§ **Exercise task**: Convert the lines below into a JSON list of strings, with one string per line and blank lines omitted.

§ **Data for this task**:

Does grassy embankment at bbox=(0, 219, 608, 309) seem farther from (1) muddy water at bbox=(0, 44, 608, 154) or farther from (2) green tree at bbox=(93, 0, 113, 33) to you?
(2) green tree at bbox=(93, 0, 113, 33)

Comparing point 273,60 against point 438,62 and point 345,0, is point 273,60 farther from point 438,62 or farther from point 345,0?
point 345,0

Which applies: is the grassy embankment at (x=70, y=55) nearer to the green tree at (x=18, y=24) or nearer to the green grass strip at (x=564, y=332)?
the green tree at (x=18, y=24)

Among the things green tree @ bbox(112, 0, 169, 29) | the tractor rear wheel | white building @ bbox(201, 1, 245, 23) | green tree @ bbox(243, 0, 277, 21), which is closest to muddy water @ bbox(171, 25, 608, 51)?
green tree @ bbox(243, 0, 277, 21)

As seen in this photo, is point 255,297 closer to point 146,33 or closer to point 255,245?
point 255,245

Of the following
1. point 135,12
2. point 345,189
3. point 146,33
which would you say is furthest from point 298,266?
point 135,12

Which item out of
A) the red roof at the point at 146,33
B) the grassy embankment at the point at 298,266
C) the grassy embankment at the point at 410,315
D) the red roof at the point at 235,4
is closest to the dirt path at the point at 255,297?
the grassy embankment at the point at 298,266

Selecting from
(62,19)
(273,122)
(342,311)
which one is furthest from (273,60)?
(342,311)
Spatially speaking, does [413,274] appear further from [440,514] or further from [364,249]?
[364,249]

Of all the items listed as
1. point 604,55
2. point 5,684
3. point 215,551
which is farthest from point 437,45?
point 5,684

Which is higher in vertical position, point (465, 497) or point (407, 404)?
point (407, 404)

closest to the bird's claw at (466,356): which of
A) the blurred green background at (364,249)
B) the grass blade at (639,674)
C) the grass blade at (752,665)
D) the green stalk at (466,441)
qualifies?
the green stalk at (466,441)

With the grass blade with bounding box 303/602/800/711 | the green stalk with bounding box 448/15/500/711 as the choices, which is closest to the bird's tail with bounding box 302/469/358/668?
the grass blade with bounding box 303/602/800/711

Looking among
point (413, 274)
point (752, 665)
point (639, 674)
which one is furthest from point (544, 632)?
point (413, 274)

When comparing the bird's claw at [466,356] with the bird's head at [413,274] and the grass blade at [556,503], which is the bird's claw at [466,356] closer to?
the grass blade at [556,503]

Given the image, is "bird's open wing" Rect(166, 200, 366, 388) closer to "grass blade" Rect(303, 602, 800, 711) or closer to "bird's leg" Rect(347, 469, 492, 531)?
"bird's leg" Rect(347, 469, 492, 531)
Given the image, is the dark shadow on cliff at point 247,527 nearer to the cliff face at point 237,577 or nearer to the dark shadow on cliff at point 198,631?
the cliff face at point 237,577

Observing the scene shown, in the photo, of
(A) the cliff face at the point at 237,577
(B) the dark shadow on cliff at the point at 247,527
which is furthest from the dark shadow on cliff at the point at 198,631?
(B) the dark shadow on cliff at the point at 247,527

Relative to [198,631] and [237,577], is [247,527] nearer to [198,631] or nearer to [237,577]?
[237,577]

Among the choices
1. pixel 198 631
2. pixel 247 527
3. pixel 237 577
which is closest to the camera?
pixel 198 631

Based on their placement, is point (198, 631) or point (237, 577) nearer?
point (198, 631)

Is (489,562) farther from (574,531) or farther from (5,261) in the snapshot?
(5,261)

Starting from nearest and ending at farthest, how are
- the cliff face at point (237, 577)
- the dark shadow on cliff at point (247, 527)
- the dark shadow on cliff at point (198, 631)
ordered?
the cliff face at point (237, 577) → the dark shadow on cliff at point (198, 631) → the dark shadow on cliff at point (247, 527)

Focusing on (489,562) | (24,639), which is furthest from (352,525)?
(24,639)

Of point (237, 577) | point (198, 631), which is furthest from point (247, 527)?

§ **Response to this task**:
[
  "Does grassy embankment at bbox=(0, 219, 608, 309) seem farther from (1) muddy water at bbox=(0, 44, 608, 154) or farther from (2) green tree at bbox=(93, 0, 113, 33) to you?",
  "(2) green tree at bbox=(93, 0, 113, 33)",
  "Comparing point 273,60 against point 438,62 and point 345,0, is point 273,60 farther from point 438,62 or farther from point 345,0?",
  "point 345,0",
  "Which applies: is the grassy embankment at (x=70, y=55) nearer to the green tree at (x=18, y=24) or nearer to the green grass strip at (x=564, y=332)?",
  "the green tree at (x=18, y=24)",
  "Among the things green tree @ bbox(112, 0, 169, 29) | the tractor rear wheel | white building @ bbox(201, 1, 245, 23) | green tree @ bbox(243, 0, 277, 21), which is closest to muddy water @ bbox(171, 25, 608, 51)?",
  "green tree @ bbox(243, 0, 277, 21)",
  "As seen in this photo, is point 255,297 closer to point 146,33 or closer to point 255,245?",
  "point 255,245",
  "Of the following",
  "1. point 135,12",
  "2. point 345,189",
  "3. point 146,33",
  "which would you say is furthest from point 298,266?",
  "point 135,12",
  "Which item out of",
  "A) the red roof at the point at 146,33",
  "B) the grassy embankment at the point at 298,266",
  "C) the grassy embankment at the point at 410,315",
  "D) the red roof at the point at 235,4",
  "is closest to the dirt path at the point at 255,297?",
  "the grassy embankment at the point at 298,266",
  "Selecting from",
  "(62,19)",
  "(273,122)",
  "(342,311)",
  "which one is furthest from (273,60)?",
  "(342,311)",
  "Spatially speaking, does [413,274] appear further from [440,514] or further from [364,249]?",
  "[364,249]",
  "Of all the items listed as",
  "1. point 604,55",
  "2. point 5,684",
  "3. point 215,551",
  "which is farthest from point 437,45?",
  "point 5,684",
  "Which is higher in vertical position, point (465, 497) or point (407, 404)?",
  "point (407, 404)",
  "closest to the bird's claw at (466,356): which of",
  "A) the blurred green background at (364,249)",
  "B) the grass blade at (639,674)",
  "C) the grass blade at (752,665)",
  "D) the green stalk at (466,441)",
  "qualifies?",
  "the green stalk at (466,441)",
  "With the grass blade with bounding box 303/602/800/711 | the green stalk with bounding box 448/15/500/711 as the choices, which is closest to the bird's tail with bounding box 302/469/358/668?",
  "the grass blade with bounding box 303/602/800/711",
  "Looking among",
  "point (413, 274)",
  "point (752, 665)",
  "point (639, 674)",
  "which one is furthest from point (544, 632)?",
  "point (413, 274)",
  "When comparing the bird's claw at [466,356] with the bird's head at [413,274] and the grass blade at [556,503], which is the bird's claw at [466,356] closer to?",
  "the grass blade at [556,503]",
  "Given the image, is \"bird's open wing\" Rect(166, 200, 366, 388) closer to \"grass blade\" Rect(303, 602, 800, 711) or closer to \"bird's leg\" Rect(347, 469, 492, 531)?",
  "\"bird's leg\" Rect(347, 469, 492, 531)",
  "Given the image, is the dark shadow on cliff at point 247,527 nearer to the cliff face at point 237,577 or nearer to the dark shadow on cliff at point 198,631?",
  "the cliff face at point 237,577",
  "Observing the scene shown, in the photo, of",
  "(A) the cliff face at the point at 237,577",
  "(B) the dark shadow on cliff at the point at 247,527",
  "which is furthest from the dark shadow on cliff at the point at 198,631?",
  "(B) the dark shadow on cliff at the point at 247,527",
  "Relative to [198,631] and [237,577], is [247,527] nearer to [198,631] or nearer to [237,577]?",
  "[237,577]",
  "Among the choices",
  "1. pixel 198 631",
  "2. pixel 247 527",
  "3. pixel 237 577",
  "which is closest to the camera?",
  "pixel 198 631",
  "Based on their placement, is point (198, 631) or point (237, 577) nearer?",
  "point (198, 631)",
  "Is (489,562) farther from (574,531) or farther from (5,261) in the snapshot?",
  "(5,261)",
  "Starting from nearest and ending at farthest, how are",
  "- the cliff face at point (237, 577)",
  "- the dark shadow on cliff at point (247, 527)",
  "- the dark shadow on cliff at point (198, 631)",
  "ordered?",
  "the cliff face at point (237, 577) → the dark shadow on cliff at point (198, 631) → the dark shadow on cliff at point (247, 527)",
  "Focusing on (489,562) | (24,639), which is furthest from (352,525)?",
  "(24,639)",
  "Of point (237, 577) | point (198, 631), which is furthest from point (247, 527)?"
]